Clopidogrel Monotherapy and Bleeding Risk Post-PCI in Patients With Diabetes

Switching to clopidogrel monotherapy after 1 month of dual antiplatelet therapy (DAPT), compared with remaining on DAPT, is associated with lower rates of major bleeding among patients with diabetes who have received percutaneous coronary intervention (PCI). These findings were published in JACC: Cardiovascular Interventions.

Data for this post-hoc subgroup analysis were sourced from the STOPDAPT-2 (Short and Optimal Duration of Dual Antiplatelet Therapy After Everolimus-Eluting Cobalt-Chromium Stent-2) and STOPDAPT-2 for Patients With Acute Coronary Syndrome (ACS) trials which were prospective, multicenter, open-label trials conducted in 2015 to 2017 and 2018 to 2020, respectively. In this analysis, the effects of treatment with 1-month DAPT with clopidogrel plus aspirin followed by 11 months of clopidogrel monotherapy compared with 12 months of DAPT after receiving a cobalt-chromium everolimus-eluting stent were evaluated. Cardiovascular and bleeding outcomes were compared between patients with (n=2030) and without (n=3967) diabetes.
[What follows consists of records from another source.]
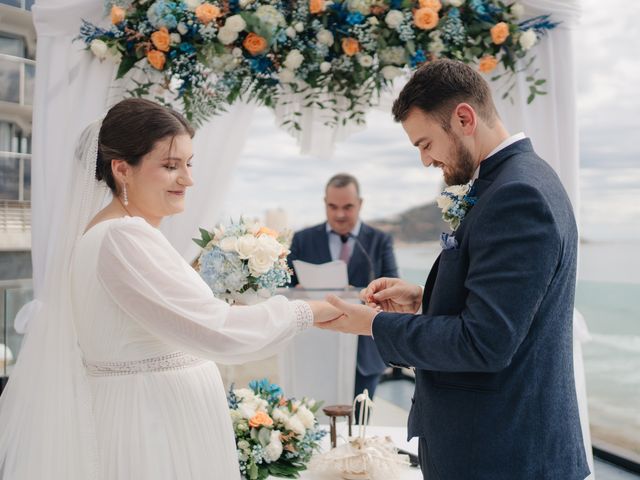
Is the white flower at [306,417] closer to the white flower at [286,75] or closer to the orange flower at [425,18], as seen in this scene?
the white flower at [286,75]

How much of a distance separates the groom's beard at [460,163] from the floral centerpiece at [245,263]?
1.00 m

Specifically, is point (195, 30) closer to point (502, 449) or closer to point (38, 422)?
point (38, 422)

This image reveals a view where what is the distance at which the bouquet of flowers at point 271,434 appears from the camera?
272 cm

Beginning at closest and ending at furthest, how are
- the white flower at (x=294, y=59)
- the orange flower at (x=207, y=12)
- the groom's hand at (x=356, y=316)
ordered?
the groom's hand at (x=356, y=316) → the orange flower at (x=207, y=12) → the white flower at (x=294, y=59)

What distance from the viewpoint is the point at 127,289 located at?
1.71m

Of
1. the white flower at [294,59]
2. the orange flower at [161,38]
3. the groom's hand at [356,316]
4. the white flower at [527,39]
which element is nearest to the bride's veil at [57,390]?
the groom's hand at [356,316]

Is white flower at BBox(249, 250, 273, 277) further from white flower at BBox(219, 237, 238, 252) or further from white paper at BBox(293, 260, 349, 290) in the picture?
white paper at BBox(293, 260, 349, 290)

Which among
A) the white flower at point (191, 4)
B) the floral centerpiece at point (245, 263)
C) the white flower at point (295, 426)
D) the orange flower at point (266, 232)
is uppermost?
the white flower at point (191, 4)

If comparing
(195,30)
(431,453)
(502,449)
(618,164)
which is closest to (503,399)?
(502,449)

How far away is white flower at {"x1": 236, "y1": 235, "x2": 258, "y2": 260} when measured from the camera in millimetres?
2486

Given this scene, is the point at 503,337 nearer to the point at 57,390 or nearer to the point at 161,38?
the point at 57,390

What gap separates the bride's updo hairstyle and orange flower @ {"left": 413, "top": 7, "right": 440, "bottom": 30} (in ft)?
5.63

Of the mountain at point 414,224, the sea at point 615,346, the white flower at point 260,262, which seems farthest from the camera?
the mountain at point 414,224

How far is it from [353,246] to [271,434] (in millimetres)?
2028
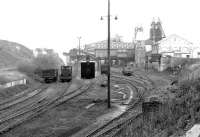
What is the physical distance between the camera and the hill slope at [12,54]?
90.0 meters

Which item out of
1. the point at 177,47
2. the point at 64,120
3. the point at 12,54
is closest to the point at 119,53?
the point at 177,47

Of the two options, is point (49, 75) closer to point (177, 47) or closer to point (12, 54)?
point (177, 47)

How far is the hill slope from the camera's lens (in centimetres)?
9001

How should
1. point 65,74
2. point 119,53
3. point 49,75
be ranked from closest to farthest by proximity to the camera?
point 49,75
point 65,74
point 119,53

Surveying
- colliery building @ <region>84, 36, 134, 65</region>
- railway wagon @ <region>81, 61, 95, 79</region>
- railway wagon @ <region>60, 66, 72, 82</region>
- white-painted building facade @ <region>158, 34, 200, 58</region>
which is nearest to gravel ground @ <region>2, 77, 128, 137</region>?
railway wagon @ <region>81, 61, 95, 79</region>

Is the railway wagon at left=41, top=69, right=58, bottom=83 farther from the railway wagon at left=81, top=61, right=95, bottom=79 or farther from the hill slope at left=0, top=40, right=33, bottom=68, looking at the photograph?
the hill slope at left=0, top=40, right=33, bottom=68

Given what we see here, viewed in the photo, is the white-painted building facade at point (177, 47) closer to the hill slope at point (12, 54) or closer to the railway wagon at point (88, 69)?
the hill slope at point (12, 54)

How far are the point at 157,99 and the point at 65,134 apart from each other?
599 centimetres

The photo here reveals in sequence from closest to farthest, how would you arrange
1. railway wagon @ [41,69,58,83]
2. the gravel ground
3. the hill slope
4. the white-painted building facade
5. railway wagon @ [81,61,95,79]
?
the gravel ground, railway wagon @ [81,61,95,79], railway wagon @ [41,69,58,83], the white-painted building facade, the hill slope

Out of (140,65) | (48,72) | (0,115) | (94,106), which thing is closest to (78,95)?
(94,106)

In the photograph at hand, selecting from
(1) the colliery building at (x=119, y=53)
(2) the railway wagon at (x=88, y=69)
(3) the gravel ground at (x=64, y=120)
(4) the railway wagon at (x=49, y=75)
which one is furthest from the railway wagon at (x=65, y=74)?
(1) the colliery building at (x=119, y=53)

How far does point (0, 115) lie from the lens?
818 inches

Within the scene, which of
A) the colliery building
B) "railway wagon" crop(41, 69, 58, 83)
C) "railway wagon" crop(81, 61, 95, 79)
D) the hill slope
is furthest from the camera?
the hill slope

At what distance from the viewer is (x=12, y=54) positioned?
105 m
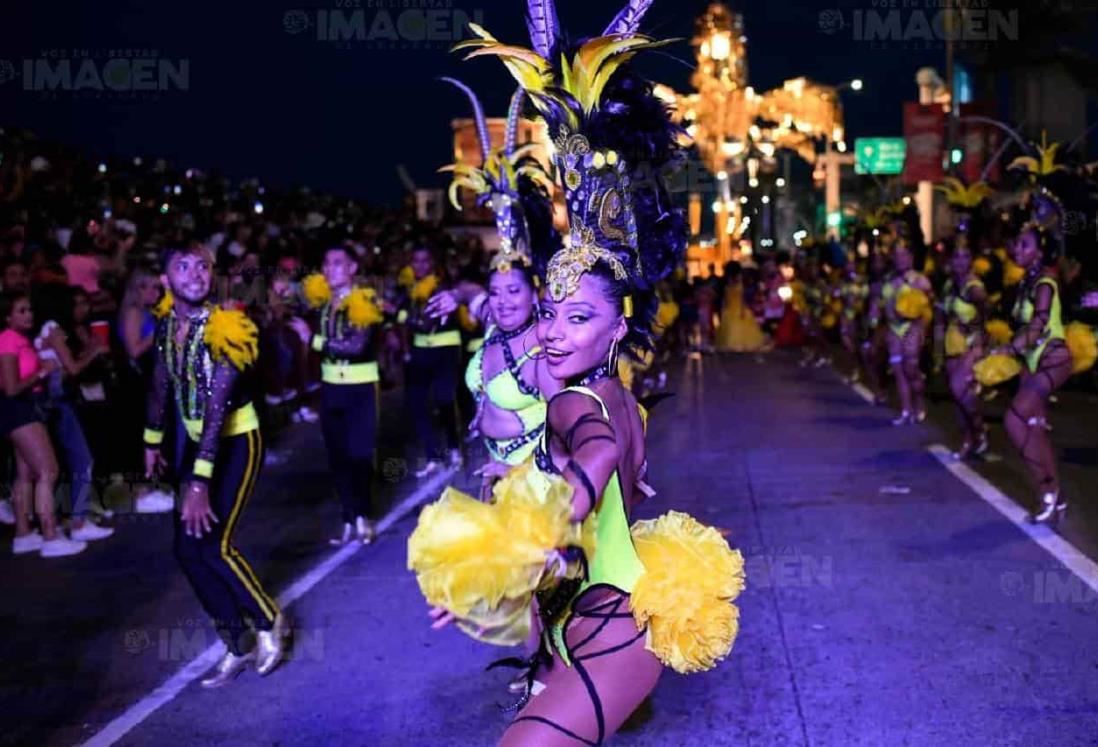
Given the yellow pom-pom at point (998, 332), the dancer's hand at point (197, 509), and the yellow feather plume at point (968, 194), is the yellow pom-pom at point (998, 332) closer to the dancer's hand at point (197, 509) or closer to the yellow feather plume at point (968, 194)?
the yellow feather plume at point (968, 194)

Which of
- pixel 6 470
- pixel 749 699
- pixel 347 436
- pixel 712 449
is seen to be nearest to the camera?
pixel 749 699

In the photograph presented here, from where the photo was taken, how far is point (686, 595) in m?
3.40

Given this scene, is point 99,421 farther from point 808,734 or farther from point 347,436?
point 808,734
The diabetic and nondiabetic cohorts included patients with a mean age of 68.3 (SD, 10.6) and 67.5 (SD, 11.7) years (P =.01), who were 79.0% and 78.1% men (P =.47), with BMIs of 24.7 (SD, 3.7) and 24.0 (SD, 3.5; P <.001), of whom 60.5% and 73.3% presented with acute coronary syndrome (P <.001), and of whom 23.0% and 14.3% received a prior PCI (P <.001), respectively.

During the PCI procedure, significant group differences were observed on the basis of diabetes status for approach, staged procedure, number of procedures, number of target lesions, number of vessels treated, use of intravascular imaging, number of implanted stents, stent diameter, and stent length.

The cumulative 1-year incidence for the composite outcome (cardiovascular-associated death, myocardial infarction, definite stent thrombosis, stroke, and thrombolysis in myocardial infarction bleeding events) occurred among 3.85% of the diabetes and 2.48% of the nondiabetes groups (hazard ratio [HR], 1.56; 95% CI, 1.16-2.10; P =.004). Stratified by composite cardiovascular and bleeding outcomes, the composite risk for cardiovascular events was higher among the cohort with diabetes (HR, 1.87; 95% CI, 1.33-2.65; P <.001) but the composite risk for bleeding events did not differ between groups (HR, 0.98; 95% CI, 0.56-1.72; P =.94).

Among the diabetic cohort, risk for the composite primary endpoint did not differ between clopidogrel and DAPT groups (HR, 0.87; 95% CI, 0.56-1.37; P =.55). Similar trends were observed in the nondiabetic cohort (HR, 0.99; 95% CI, 0.67-1.48; P =.97).

Conversely, clopidogrel receipt decreased risk for the composite bleeding outcome among patients with diabetes (HR, 0.20; 95% CI, 0.06-0.68; P =.01) but not among those without diabetes (HR, 0.51; 95% CI, 0.25-1.01; P =.054).

Results of the exploratory subgroup analysis that stratified by insulin use status were consistent with the main analysis.

This study may be underpowered, as it is a post-hoc analysis and the results should be considered as exploratory.

“Clopidogrel monotherapy after 1-month DAPT compared with 12-month DAPT with aspirin and clopidogrel reduced major bleeding events without an increase in cardiovascular events regardless of diabetes,” the study authors wrote. “However, the results of this post hoc subgroup analysis should be considered hypothesis generating, especially in patients with acute coronary syndrome, because of the inconclusive result in the STOPDAPT-2 ACS trial.”

Disclosure: Multiple authors declared affiliations with industry. Please refer to the original article for a full list of disclosures.